• [What is being asked] Quote every one of the records below word for word, line by line, changing nothing.

• [Working data]
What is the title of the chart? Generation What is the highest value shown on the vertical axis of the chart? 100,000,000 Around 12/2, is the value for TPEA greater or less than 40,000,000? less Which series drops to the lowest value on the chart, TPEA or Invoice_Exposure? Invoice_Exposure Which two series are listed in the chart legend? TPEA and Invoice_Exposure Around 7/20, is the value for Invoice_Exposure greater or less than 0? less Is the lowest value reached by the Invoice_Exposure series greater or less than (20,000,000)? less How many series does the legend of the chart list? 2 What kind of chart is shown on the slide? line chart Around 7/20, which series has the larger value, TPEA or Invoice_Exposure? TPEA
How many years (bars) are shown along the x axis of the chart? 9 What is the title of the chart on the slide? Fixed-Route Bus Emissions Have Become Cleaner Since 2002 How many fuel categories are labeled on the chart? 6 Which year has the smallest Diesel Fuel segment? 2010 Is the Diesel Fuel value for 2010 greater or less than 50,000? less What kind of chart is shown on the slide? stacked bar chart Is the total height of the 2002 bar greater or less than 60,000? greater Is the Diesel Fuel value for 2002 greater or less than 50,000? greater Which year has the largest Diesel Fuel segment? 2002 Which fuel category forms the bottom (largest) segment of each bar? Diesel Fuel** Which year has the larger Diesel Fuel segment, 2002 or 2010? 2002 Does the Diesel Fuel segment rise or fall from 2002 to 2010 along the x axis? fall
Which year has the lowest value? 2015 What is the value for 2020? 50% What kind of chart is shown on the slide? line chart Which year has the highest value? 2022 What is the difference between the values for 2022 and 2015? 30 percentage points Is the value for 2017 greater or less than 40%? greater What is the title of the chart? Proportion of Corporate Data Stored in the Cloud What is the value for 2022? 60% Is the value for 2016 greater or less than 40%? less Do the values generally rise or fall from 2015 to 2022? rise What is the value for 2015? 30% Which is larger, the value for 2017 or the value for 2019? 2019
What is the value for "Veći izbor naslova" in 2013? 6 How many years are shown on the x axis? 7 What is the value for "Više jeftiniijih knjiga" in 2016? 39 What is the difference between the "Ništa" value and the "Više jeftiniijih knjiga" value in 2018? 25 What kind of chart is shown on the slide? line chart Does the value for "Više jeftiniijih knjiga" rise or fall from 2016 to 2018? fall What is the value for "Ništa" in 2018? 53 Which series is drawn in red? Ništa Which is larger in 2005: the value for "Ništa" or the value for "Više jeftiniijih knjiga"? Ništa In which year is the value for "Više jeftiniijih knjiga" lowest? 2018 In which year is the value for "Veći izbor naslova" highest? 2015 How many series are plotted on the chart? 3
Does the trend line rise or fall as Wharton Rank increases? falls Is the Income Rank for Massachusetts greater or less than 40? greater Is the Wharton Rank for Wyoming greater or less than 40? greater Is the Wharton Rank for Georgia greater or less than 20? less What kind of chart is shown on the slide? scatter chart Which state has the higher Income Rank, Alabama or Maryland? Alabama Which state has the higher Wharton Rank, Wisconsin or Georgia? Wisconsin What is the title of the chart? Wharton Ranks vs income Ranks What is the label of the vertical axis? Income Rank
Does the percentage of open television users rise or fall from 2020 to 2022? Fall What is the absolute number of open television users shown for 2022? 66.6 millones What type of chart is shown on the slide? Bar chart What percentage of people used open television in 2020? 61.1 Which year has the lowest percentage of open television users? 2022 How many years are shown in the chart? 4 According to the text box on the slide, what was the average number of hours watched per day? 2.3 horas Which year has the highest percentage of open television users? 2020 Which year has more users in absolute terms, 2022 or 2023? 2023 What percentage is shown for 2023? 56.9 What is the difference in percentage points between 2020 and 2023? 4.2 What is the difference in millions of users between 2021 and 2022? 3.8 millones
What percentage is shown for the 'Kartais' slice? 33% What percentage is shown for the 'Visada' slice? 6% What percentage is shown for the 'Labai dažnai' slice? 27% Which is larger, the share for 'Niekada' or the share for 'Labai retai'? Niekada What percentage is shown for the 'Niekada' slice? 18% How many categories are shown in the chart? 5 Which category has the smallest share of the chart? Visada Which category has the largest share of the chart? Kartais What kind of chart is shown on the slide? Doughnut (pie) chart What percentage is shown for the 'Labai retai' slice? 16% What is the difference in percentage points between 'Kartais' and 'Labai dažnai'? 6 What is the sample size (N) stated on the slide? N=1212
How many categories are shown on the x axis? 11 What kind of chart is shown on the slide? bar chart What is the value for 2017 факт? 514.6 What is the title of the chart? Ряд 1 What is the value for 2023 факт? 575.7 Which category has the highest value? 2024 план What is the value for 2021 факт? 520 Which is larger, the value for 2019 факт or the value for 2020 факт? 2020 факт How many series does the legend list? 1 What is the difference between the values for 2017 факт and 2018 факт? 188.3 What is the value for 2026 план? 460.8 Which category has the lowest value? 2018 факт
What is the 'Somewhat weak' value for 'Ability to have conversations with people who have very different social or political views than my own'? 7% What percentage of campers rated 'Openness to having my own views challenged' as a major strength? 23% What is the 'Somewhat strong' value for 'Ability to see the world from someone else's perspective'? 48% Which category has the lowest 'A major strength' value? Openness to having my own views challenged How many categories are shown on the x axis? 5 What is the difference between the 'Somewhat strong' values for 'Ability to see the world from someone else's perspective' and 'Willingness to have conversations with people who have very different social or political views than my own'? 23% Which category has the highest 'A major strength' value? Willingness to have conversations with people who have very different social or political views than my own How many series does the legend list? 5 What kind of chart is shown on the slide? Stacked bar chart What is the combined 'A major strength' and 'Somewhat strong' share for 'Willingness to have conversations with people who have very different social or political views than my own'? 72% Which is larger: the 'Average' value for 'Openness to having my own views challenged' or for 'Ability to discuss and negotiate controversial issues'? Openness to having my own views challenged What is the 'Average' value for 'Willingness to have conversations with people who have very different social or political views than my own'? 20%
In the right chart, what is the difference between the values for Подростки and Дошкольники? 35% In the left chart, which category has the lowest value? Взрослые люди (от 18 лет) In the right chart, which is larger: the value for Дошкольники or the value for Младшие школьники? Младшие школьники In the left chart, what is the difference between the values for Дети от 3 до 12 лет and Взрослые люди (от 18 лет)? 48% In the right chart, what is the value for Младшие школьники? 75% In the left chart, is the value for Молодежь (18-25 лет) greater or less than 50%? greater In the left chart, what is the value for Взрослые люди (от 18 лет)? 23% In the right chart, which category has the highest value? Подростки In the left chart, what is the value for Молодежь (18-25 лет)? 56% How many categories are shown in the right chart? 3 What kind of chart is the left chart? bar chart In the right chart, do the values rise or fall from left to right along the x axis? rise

• [Output below]
What is the title of the chart? Generation What is the highest value shown on the vertical axis of the chart? 100,000,000 Around 12/2, is the value for TPEA greater or less than 40,000,000? less Which series drops to the lowest value on the chart, TPEA or Invoice_Exposure? Invoice_Exposure Which two series are listed in the chart legend? TPEA and Invoice_Exposure Around 7/20, is the value for Invoice_Exposure greater or less than 0? less Is the lowest value reached by the Invoice_Exposure series greater or less than (20,000,000)? less How many series does the legend of the chart list? 2 What kind of chart is shown on the slide? line chart Around 7/20, which series has the larger value, TPEA or Invoice_Exposure? TPEA
How many years (bars) are shown along the x axis of the chart? 9 What is the title of the chart on the slide? Fixed-Route Bus Emissions Have Become Cleaner Since 2002 How many fuel categories are labeled on the chart? 6 Which year has the smallest Diesel Fuel segment? 2010 Is the Diesel Fuel value for 2010 greater or less than 50,000? less What kind of chart is shown on the slide? stacked bar chart Is the total height of the 2002 bar greater or less than 60,000? greater Is the Diesel Fuel value for 2002 greater or less than 50,000? greater Which year has the largest Diesel Fuel segment? 2002 Which fuel category forms the bottom (largest) segment of each bar? Diesel Fuel** Which year has the larger Diesel Fuel segment, 2002 or 2010? 2002 Does the Diesel Fuel segment rise or fall from 2002 to 2010 along the x axis? fall
Which year has the lowest value? 2015 What is the value for 2020? 50% What kind of chart is shown on the slide? line chart Which year has the highest value? 2022 What is the difference between the values for 2022 and 2015? 30 percentage points Is the value for 2017 greater or less than 40%? greater What is the title of the chart? Proportion of Corporate Data Stored in the Cloud What is the value for 2022? 60% Is the value for 2016 greater or less than 40%? less Do the values generally rise or fall from 2015 to 2022? rise What is the value for 2015? 30% Which is larger, the value for 2017 or the value for 2019? 2019
What is the value for "Veći izbor naslova" in 2013? 6 How many years are shown on the x axis? 7 What is the value for "Više jeftiniijih knjiga" in 2016? 39 What is the difference between the "Ništa" value and the "Više jeftiniijih knjiga" value in 2018? 25 What kind of chart is shown on the slide? line chart Does the value for "Više jeftiniijih knjiga" rise or fall from 2016 to 2018? fall What is the value for "Ništa" in 2018? 53 Which series is drawn in red? Ništa Which is larger in 2005: the value for "Ništa" or the value for "Više jeftiniijih knjiga"? Ništa In which year is the value for "Više jeftiniijih knjiga" lowest? 2018 In which year is the value for "Veći izbor naslova" highest? 2015 How many series are plotted on the chart? 3
Does the trend line rise or fall as Wharton Rank increases? falls Is the Income Rank for Massachusetts greater or less than 40? greater Is the Wharton Rank for Wyoming greater or less than 40? greater Is the Wharton Rank for Georgia greater or less than 20? less What kind of chart is shown on the slide? scatter chart Which state has the higher Income Rank, Alabama or Maryland? Alabama Which state has the higher Wharton Rank, Wisconsin or Georgia? Wisconsin What is the title of the chart? Wharton Ranks vs income Ranks What is the label of the vertical axis? Income Rank
Does the percentage of open television users rise or fall from 2020 to 2022? Fall What is the absolute number of open television users shown for 2022? 66.6 millones What type of chart is shown on the slide? Bar chart What percentage of people used open television in 2020? 61.1 Which year has the lowest percentage of open television users? 2022 How many years are shown in the chart? 4 According to the text box on the slide, what was the average number of hours watched per day? 2.3 horas Which year has the highest percentage of open television users? 2020 Which year has more users in absolute terms, 2022 or 2023? 2023 What percentage is shown for 2023? 56.9 What is the difference in percentage points between 2020 and 2023? 4.2 What is the difference in millions of users between 2021 and 2022? 3.8 millones
What percentage is shown for the 'Kartais' slice? 33% What percentage is shown for the 'Visada' slice? 6% What percentage is shown for the 'Labai dažnai' slice? 27% Which is larger, the share for 'Niekada' or the share for 'Labai retai'? Niekada What percentage is shown for the 'Niekada' slice? 18% How many categories are shown in the chart? 5 Which category has the smallest share of the chart? Visada Which category has the largest share of the chart? Kartais What kind of chart is shown on the slide? Doughnut (pie) chart What percentage is shown for the 'Labai retai' slice? 16% What is the difference in percentage points between 'Kartais' and 'Labai dažnai'? 6 What is the sample size (N) stated on the slide? N=1212
How many categories are shown on the x axis? 11 What kind of chart is shown on the slide? bar chart What is the value for 2017 факт? 514.6 What is the title of the chart? Ряд 1 What is the value for 2023 факт? 575.7 Which category has the highest value? 2024 план What is the value for 2021 факт? 520 Which is larger, the value for 2019 факт or the value for 2020 факт? 2020 факт How many series does the legend list? 1 What is the difference between the values for 2017 факт and 2018 факт? 188.3 What is the value for 2026 план? 460.8 Which category has the lowest value? 2018 факт
What is the 'Somewhat weak' value for 'Ability to have conversations with people who have very different social or political views than my own'? 7% What percentage of campers rated 'Openness to having my own views challenged' as a major strength? 23% What is the 'Somewhat strong' value for 'Ability to see the world from someone else's perspective'? 48% Which category has the lowest 'A major strength' value? Openness to having my own views challenged How many categories are shown on the x axis? 5 What is the difference between the 'Somewhat strong' values for 'Ability to see the world from someone else's perspective' and 'Willingness to have conversations with people who have very different social or political views than my own'? 23% Which category has the highest 'A major strength' value? Willingness to have conversations with people who have very different social or political views than my own How many series does the legend list? 5 What kind of chart is shown on the slide? Stacked bar chart What is the combined 'A major strength' and 'Somewhat strong' share for 'Willingness to have conversations with people who have very different social or political views than my own'? 72% Which is larger: the 'Average' value for 'Openness to having my own views challenged' or for 'Ability to discuss and negotiate controversial issues'? Openness to having my own views challenged What is the 'Average' value for 'Willingness to have conversations with people who have very different social or political views than my own'? 20%
In the right chart, what is the difference between the values for Подростки and Дошкольники? 35% In the left chart, which category has the lowest value? Взрослые люди (от 18 лет) In the right chart, which is larger: the value for Дошкольники or the value for Младшие школьники? Младшие школьники In the left chart, what is the difference between the values for Дети от 3 до 12 лет and Взрослые люди (от 18 лет)? 48% In the right chart, what is the value for Младшие школьники? 75% In the left chart, is the value for Молодежь (18-25 лет) greater or less than 50%? greater In the left chart, what is the value for Взрослые люди (от 18 лет)? 23% In the right chart, which category has the highest value? Подростки In the left chart, what is the value for Молодежь (18-25 лет)? 56% How many categories are shown in the right chart? 3 What kind of chart is the left chart? bar chart In the right chart, do the values rise or fall from left to right along the x axis? rise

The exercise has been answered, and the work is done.